En dehors de la carte, le 5ème régiment nord-viêtnamien couvre les approches nord et ouest de Hué et forme l'anneau extérieur de la défense. C'est dans ce régiment que le bataillon de la 1st Cavalry Division parti de la base PK 17 (à 17 km au nord de Hué) pour désserrer l'étau vient buter, manquant d'être anéanti.

mardi 3 septembre 2013

Mon livre, mon livre, rends-moi mes cartes ! (3)

Je vous propose ce matin une troisième carte parmi celles ne figurant malheureusement pas dans mon ouvrage. Celle-ci est à mon avis un manque important car il s'agit d'une carte sommaire des environs de la base de Khe Sanh.

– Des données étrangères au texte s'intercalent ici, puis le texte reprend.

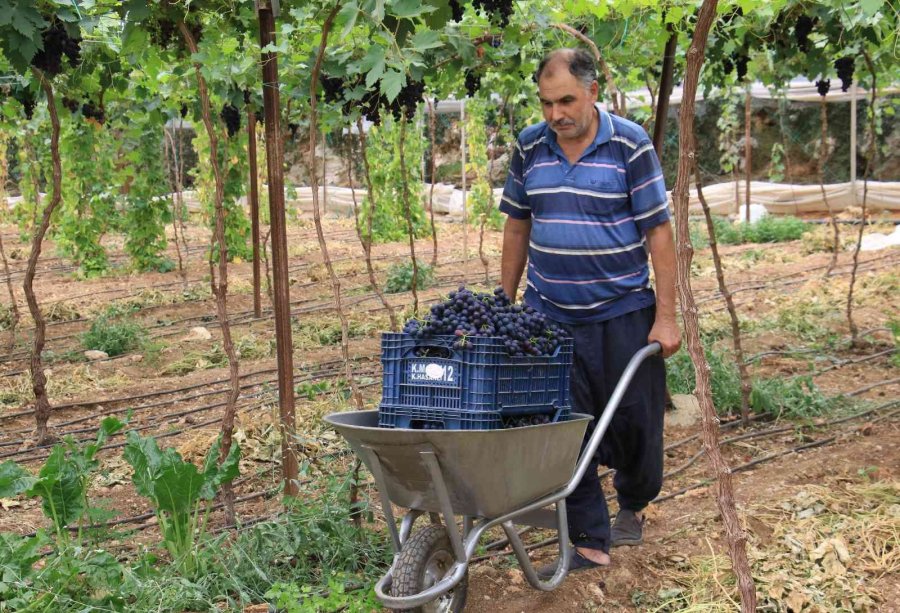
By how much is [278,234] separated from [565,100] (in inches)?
46.6

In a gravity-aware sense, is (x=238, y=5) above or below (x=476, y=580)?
above

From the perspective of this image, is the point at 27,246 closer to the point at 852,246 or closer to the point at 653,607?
the point at 852,246

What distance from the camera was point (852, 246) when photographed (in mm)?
11336

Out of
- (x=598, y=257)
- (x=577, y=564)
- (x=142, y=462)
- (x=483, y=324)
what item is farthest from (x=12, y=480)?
(x=598, y=257)

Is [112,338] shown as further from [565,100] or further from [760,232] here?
[760,232]

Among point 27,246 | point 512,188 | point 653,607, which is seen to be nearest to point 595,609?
point 653,607

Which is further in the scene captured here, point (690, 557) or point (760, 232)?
point (760, 232)

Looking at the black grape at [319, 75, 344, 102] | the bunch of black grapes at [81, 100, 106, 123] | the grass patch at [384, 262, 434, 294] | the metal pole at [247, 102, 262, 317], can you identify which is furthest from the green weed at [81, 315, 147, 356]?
the black grape at [319, 75, 344, 102]

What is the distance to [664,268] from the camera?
10.3 feet

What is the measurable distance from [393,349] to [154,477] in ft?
3.49

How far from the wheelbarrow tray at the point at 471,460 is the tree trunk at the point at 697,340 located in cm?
38

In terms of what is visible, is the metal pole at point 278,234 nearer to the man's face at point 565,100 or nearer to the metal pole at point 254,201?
the man's face at point 565,100

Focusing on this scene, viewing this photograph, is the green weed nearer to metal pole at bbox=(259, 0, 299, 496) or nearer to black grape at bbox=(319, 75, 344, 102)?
black grape at bbox=(319, 75, 344, 102)

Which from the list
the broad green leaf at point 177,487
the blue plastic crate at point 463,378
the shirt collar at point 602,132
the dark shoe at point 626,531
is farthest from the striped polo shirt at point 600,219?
the broad green leaf at point 177,487
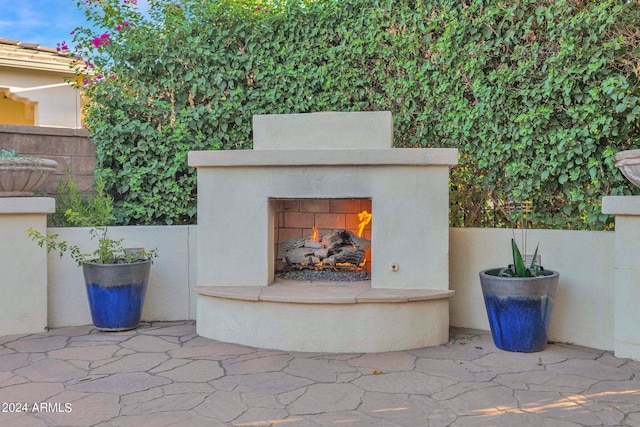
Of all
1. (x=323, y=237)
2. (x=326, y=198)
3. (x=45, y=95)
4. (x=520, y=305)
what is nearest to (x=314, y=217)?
(x=323, y=237)

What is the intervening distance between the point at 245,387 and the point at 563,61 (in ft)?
11.1

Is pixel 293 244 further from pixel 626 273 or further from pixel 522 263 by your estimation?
pixel 626 273

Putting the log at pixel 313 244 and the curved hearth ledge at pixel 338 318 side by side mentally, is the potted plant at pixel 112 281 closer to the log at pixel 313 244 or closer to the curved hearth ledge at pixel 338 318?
the curved hearth ledge at pixel 338 318

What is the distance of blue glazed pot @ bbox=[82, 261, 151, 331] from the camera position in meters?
4.28

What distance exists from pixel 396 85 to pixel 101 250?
10.2ft

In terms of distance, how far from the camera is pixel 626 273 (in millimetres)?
3627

Je consacre en effet un chapitre entier au siège, sans parler des préliminaires : il est donc regrettable que le lecteur ne puisse pas repérer les éléments principaux du terrain, souvent cités, pour s'y retrouver. On distingue donc sur la carte la route n°9, qui longe le chapelet de positions fortifiées américaines au sud de la zone démilitarisée : c'est la fameuse "ligne McNamara", censée empêcher les infiltrations de Nord-Viêtnamiens au sud. Khe Sanh est à l'extrêmité ouest du dispositif : on distingue d'ailleurs la frontière avec le Laos près de Lang Vei.

La base de Khe Sanh est située sur un plateau au nord du village lui-même. La rivière Rao Quan constitue la seule source en eau potable et coule à travers une vallée environnée de hauteurs, au nord et au nord-ouest de la base, que les Marines vont s'efforcer de conserver. Les collines 881 Nord et Sud et 861 ont fait l'objet de la fameuse "bataille des collines", en avril-mai 1967.

Les Special Forces qui tenaient initialement Khe Sanh ont déménagé à Lang Vei, où un camp de CIDG (Civil Irregular Defense Group) a été bâti à proximité du village du même nom. Le camp est pris par les Nord-Viêtnamiens dans la nuit du 6 au 7 février 1968 grâce à l'utilisation de chars légers amphibie PT-76 soviétiques, la première utilisation de chars par Hanoï durant le conflit.